Chaque école est une association composée d’une direction administrative et d’un collège de professeurs pour toutes les questions liées à la pédagogie. Les parents sont étroitement associés à la vie de l’école. C’est d’ailleurs un des principes de la pédagogie Steiner-Waldorf.

Quand a été fondée la première école Steiner-Waldorf ?
Rudolf Steiner fonde la première école en 1919, à Stuttgart, à la demande des propriétaires de la fabrique de cigarettes Waldorf-Astoria, pour les enfants du personnel. Le mouvement pédagogique s’étend ensuite en Allemagne et à l’étranger. Son interdiction par le régime nazi et les difficultés liées aux situations difficiles de la deuxième guerre mondiale stoppent ce développement jusqu’en 1945.

Après la guerre, la réouverture des établissements et le développement progressif du mouvement gagne toute l’Europe et s’étend progressivement à tous les continents.


Qui était Rudolf Steiner ?
Rudolf Steiner est né en 1861 à Kraljevec (dans l’actuelle Croatie).
Études techniques et scientifiques à Vienne.
En 1891, il obtient le doctorat en philosophie à Rostock. Il est le plus jeune collaborateur aux archives de Goethe à Weimar où, de 1890 à 1897, il est chargé de l’édition des écrits scientifiques de Goethe.
Rédacteur, écrivain, conférencier, il enseigne à l’École ouvrière de Berlin.

Il ouvre une voie moderne d’approche des réalités spirituelles : l’anthroposophie, qu’il présente dans ses livres et dans près de 6 000 conférences faites dans toute l’Europe devant les publics les plus variés.
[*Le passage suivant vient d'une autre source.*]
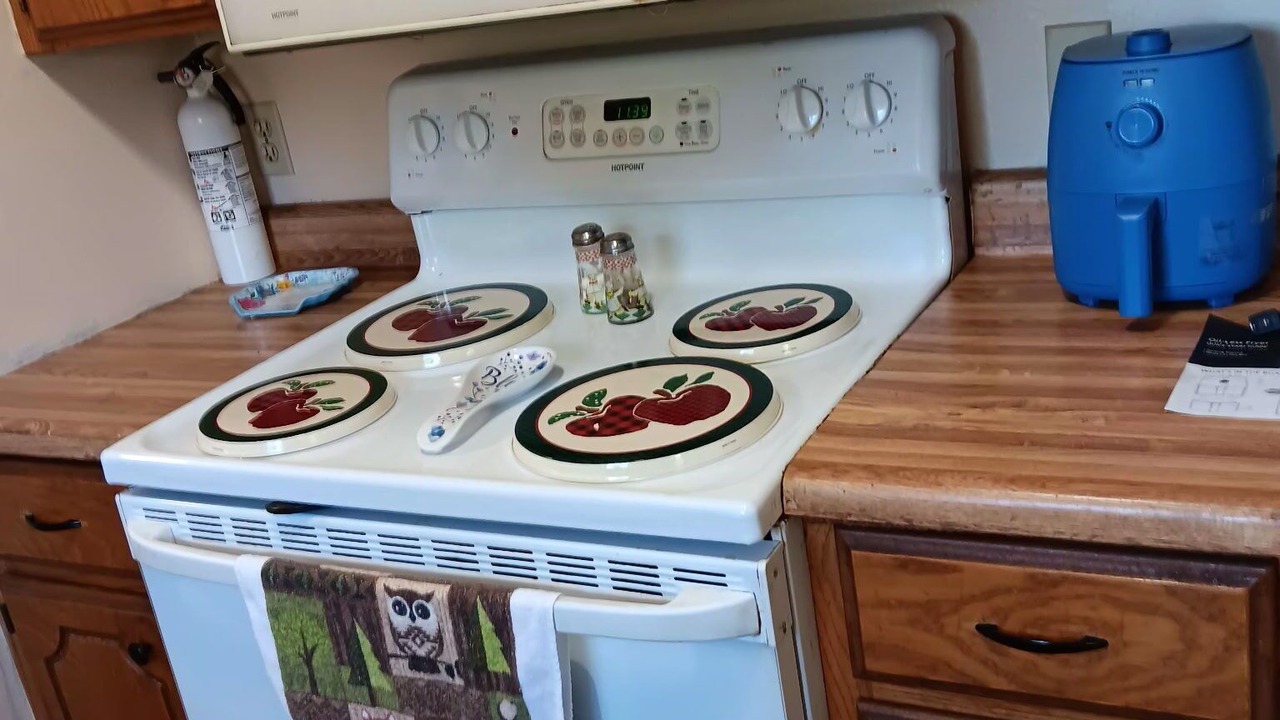 Photo of Kitchen in Rattan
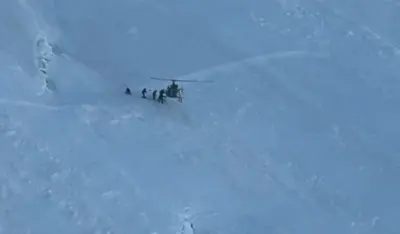 Indian Army Aviation pilots pull off daring rescue at 18,600 ft near Nun Kun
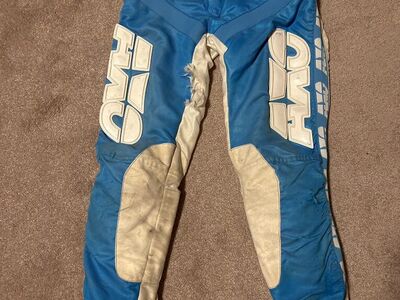 Vintage AXO Sport 135 Mx Pants.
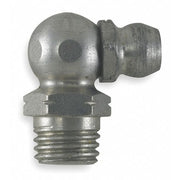 Grease Fitting,90deg,M8 x 1,PK10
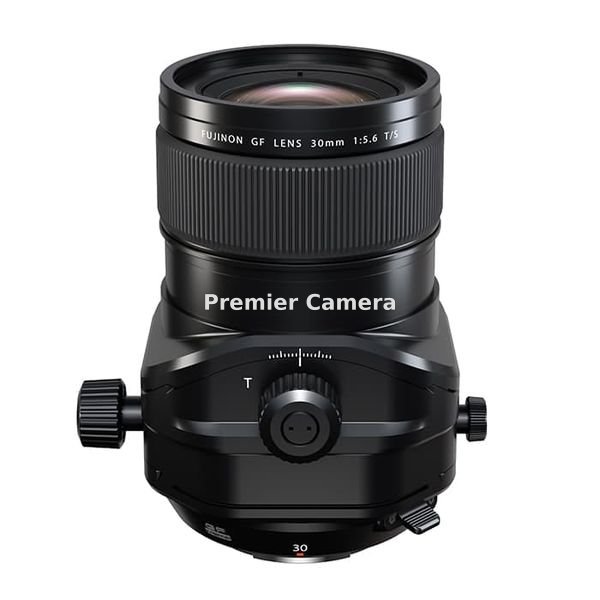 FUJIFILM GF 30mm F5.6 T/S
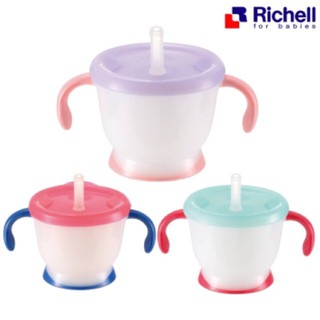 Cốc tập uống 3 giai đoạn Richell
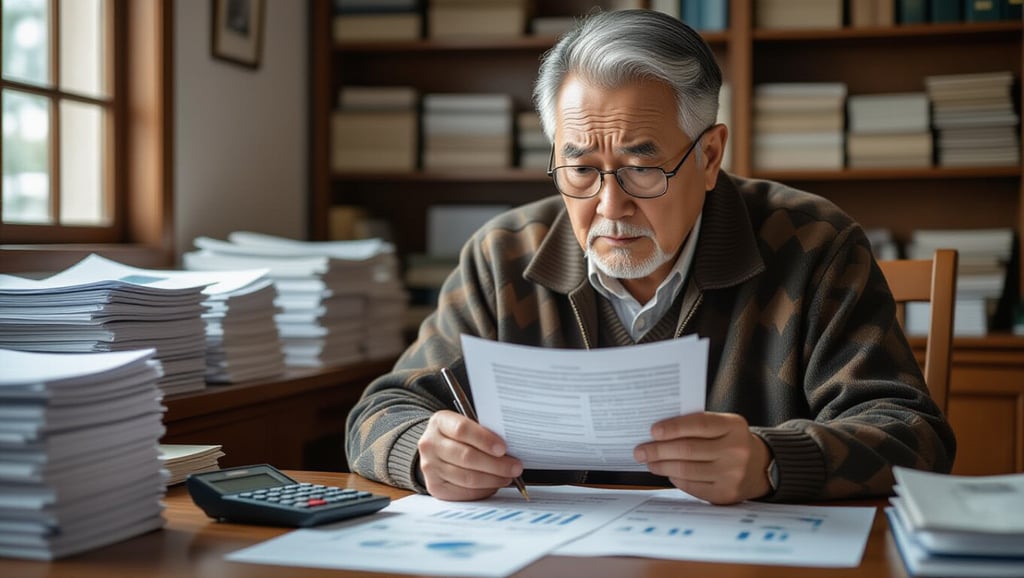 🚨 수급 자격 상실 유형과 지급 정지 대처법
Il conçoit et construit le Goetheanum à Dornach près de Bâle, à la fois université, centre de recherche et théâtre. Il innove et rénove dans de multiples domaines de la vie sociale : la sociologie, la pédagogie (écoles Waldorf), la pédagogie curative, la médecine et la pharmacie (Weleda), l’agriculture biodynamique (label Demeter), l’architecture, le théâtre, etc.
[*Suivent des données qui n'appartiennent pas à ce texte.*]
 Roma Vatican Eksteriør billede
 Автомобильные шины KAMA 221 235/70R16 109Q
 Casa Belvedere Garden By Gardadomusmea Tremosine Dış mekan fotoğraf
Il meurt à Dornach en 1925.


Qu'est-ce que l'anthroposophie ?
C’est une pensée philosophique qui considère l’homme dans sa double dimension matérielle et spirituelle. L’anthroposophie prône un élargissement des connaissances en observant autant le monde objectif extérieur que la dimension humaine intérieure. Par l’étude et la pratique de l’observation, on prend conscience de sa propre nature et des réalités spirituelles de la nature et du cosmos. La révélation de ces relations conduit à un plus grand respect pour ce qui vit. Rudolf Steiner et beaucoup d’autres depuis, partageant ses principes, ont mis en application ce savoir dans des domaines pratiques et culturels variés.